2023-05-06 08:14:10
MEV, i.e. Maximum Extractable Value (maximum extractable value) is a concept used in the world of traders, which refers to how much profit can be extracted in total from arranging the order of transactions within a block, or from the resulting arbitrage opportunities. The vast majority of such opportunities are available on Uniswap and similar decentralized exchanges (DEX).
Even on a traditional stock exchange, the sequence of transactions plays a decisive role in determining the price: just think of quant traders, who put a lot of emphasis on placing their servers geographically close to the stock exchange, thus increasing the chance of submitting their orders faster than their competitors . The problem is also very well known on the Ethereum blockchain, since anyone who has traded with high-volume pairs on Uniswap knows exactly that in addition to technical analysis, trading bots and other factors that manipulate trading must also be dealt with. Basically MEVs four types are distinguished.
1. Internal MEV
The essence of the internal MEV is that it does not try to manipulate the transactions of an entire blockchain, but only the transactions of a specific application. It’s a classic example atomic arbitrázs his tactic, which when he sees a price difference between two exchanges, he places a buy order on one trading platform and a sell order of the same amount on another trading platform, and the goal is to make a profit between the two.
2. CeFi-DeFi MEV
CeFi (centralized financial applications, e.g. Binance, Nexo) vs. DeFi (decentralized financial applications, e.g. Uniswap, GMX) MEV also uses a form of arbitrage that exploits the differences between centralized exchanges and decentralized financial applications. The price of an asset usually updates faster on centralized exchanges than on-chain pools and decentralized exchanges can track price movements, so bots can quickly trade the difference.
3. Interchain MEV
Interchain MEV takes advantage of the property of blockchains that most blockchains work separately from the others, i.e. by default they do not see what is happening on other blockchains. For example, the Bitcoin network is not built to monitor transactions on the Ethereum blockchain, but at the same time BTC running on the Bitcoin chain and wBTC transactions registered on the Ethereum chain affect each other.

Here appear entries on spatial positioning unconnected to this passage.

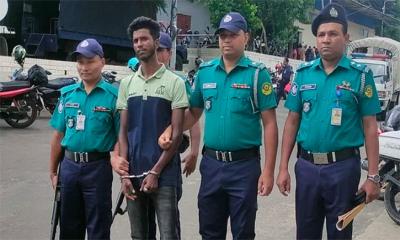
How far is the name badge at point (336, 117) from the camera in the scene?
10.6 ft

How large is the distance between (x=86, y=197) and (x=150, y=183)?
0.58 meters

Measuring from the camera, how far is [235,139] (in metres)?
3.33

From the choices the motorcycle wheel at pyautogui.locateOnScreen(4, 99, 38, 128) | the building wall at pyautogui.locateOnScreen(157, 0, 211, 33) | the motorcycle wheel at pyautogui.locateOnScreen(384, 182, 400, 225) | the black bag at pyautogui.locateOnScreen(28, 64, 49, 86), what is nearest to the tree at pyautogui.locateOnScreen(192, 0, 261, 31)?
the building wall at pyautogui.locateOnScreen(157, 0, 211, 33)

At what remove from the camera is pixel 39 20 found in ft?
64.4

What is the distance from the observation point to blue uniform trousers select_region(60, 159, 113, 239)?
3543 millimetres

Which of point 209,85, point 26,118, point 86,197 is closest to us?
point 209,85

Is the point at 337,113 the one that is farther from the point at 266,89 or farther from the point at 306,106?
the point at 266,89

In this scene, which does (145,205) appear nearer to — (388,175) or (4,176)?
(388,175)

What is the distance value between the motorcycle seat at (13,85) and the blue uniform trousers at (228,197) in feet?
23.9

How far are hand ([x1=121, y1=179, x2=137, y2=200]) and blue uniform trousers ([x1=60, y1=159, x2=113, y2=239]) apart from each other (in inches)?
11.5

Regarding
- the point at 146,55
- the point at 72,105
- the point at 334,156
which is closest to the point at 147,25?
the point at 146,55

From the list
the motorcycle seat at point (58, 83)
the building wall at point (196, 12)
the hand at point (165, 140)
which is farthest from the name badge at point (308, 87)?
the building wall at point (196, 12)

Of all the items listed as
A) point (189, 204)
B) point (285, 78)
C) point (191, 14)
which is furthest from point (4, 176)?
point (191, 14)

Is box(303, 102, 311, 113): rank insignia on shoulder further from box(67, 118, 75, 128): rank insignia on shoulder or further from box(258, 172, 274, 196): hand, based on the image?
box(67, 118, 75, 128): rank insignia on shoulder
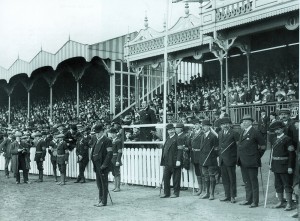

Interchain MEV is a good option for traders who use their speed to adjust the price between blockchains. If, for example, an ETH changes hands for $1,950 on the Ethereum chain, but the exchange rate on the Binance Smart Chain is 1,930, then someone will immediately jump on it and perform the arbitrage either through a bridge between the two blockchains or using decentralized exchanges .
4. Sovereign MEV
Communities on different blockchains may attempt to set up their own protocols to regulate MEVs. This might include, for example, banning certain MEV tactics or punishing validators who violate etiquette. Especially in the world of Ethereum, there is a lively discourse regarding the importance of this.
MEV is inevitable
Even the founder of Ethereum, Vitalik Buterin, admitted that the phenomenon of MEV will always exist on Ethereum. Validators can always select transactions offering higher gas fees – even if these transactions were obviously submitted to “pull down” a transaction submitted with a lower gas fee. The development of Sovereign MEV practices might provide an opportunity to curb market weaknesses and the exploitation of other users, but this is not necessarily in everyone’s interest.